* **THE PROBLEM**
Reproduce the multilayer perceptron tutorial below word for word, in full.

** PASSAGE SHOWN follows **

##  Multi Layer Perceptron practice  for satellite images

It requires some codes, we are going to step over it slowly so that you will know how to create your own models in the future.

The steps you are going to cover in this tutorial are as follows:
- Load libraries
- Load Data
- Define Model
- Compile Model
- Fit Model
- Evaluate Model

**Load necessary libraries**

Mount google drive

In [0]:
from google.colab import drive
drive.mount('/content/drive')

In [0]:
import os
os.chdir('/content/drive/My Drive/FOSS4G_Kansai/')

In [0]:
# ignore annoying warnings
import warnings
warnings.filterwarnings('ignore')

We use Keras for this practice

In [0]:
import numpy as np
import keras
from keras.models import Sequential
from keras.layers import Activation, Dense
model = Sequential()

**Load the prepared data**

In [0]:
x_train,y_train = np.load('./dataset/isprs_vaihingen/train/patches/image.npy'),np.load('./dataset/isprs_vaihingen/train/patches/label.npy')
x_test,y_test = np.load('./dataset/isprs_vaihingen/val/patches/image.npy'),np.load('./dataset/isprs_vaihingen/val/patches/label.npy')

In [0]:
print (x_train.shape)

In [0]:
from keras import backend as K
print (K.image_data_format())

In [0]:
print (int(y_train.max()))

In [0]:
num_classes = 5
channel = x_train.shape[-1]
print (channel)

Reshape the image patches to 1D vector for pixelwise perceptron learning

In [0]:
x_train = x_train.reshape(x_train.shape[0]*x_train.shape[1]*x_train.shape[2],x_train.shape[3])
x_test = x_test.reshape(x_test.shape[0]*x_test.shape[1]*x_test.shape[2],x_test.shape[3])

In [0]:
print (x_train.shape)

** End of PASSAGE SHOWN **
** MATERIAL PROVIDED follows **

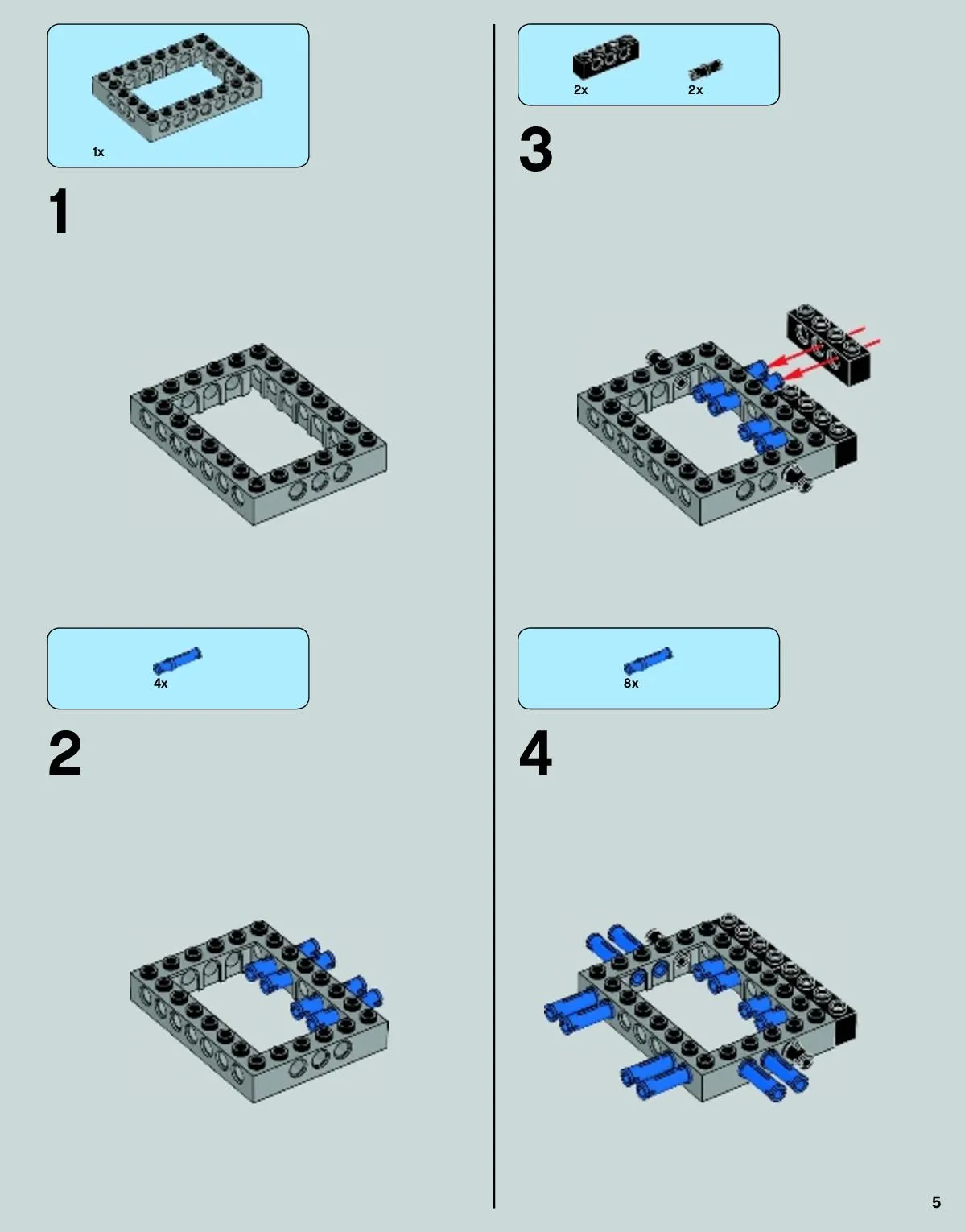 1x

1

4x

2

2x 2x

3

8x

4

5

** End of MATERIAL PROVIDED **

* **EXERCISE SOLUTION**
##  Multi Layer Perceptron practice  for satellite images

It requires some codes, we are going to step over it slowly so that you will know how to create your own models in the future.

The steps you are going to cover in this tutorial are as follows:
- Load libraries
- Load Data
- Define Model
- Compile Model
- Fit Model
- Evaluate Model

**Load necessary libraries**

Mount google drive

In [0]:
from google.colab import drive
drive.mount('/content/drive')

In [0]:
import os
os.chdir('/content/drive/My Drive/FOSS4G_Kansai/')

In [0]:
# ignore annoying warnings
import warnings
warnings.filterwarnings('ignore')

We use Keras for this practice

In [0]:
import numpy as np
import keras
from keras.models import Sequential
from keras.layers import Activation, Dense
model = Sequential()

**Load the prepared data**

In [0]:
x_train,y_train = np.load('./dataset/isprs_vaihingen/train/patches/image.npy'),np.load('./dataset/isprs_vaihingen/train/patches/label.npy')
x_test,y_test = np.load('./dataset/isprs_vaihingen/val/patches/image.npy'),np.load('./dataset/isprs_vaihingen/val/patches/label.npy')

In [0]:
print (x_train.shape)

In [0]:
from keras import backend as K
print (K.image_data_format())

In [0]:
print (int(y_train.max()))

In [0]:
num_classes = 5
channel = x_train.shape[-1]
print (channel)

Reshape the image patches to 1D vector for pixelwise perceptron learning

In [0]:
x_train = x_train.reshape(x_train.shape[0]*x_train.shape[1]*x_train.shape[2],x_train.shape[3])
x_test = x_test.reshape(x_test.shape[0]*x_test.shape[1]*x_test.shape[2],x_test.shape[3])

In [0]:
print (x_train.shape)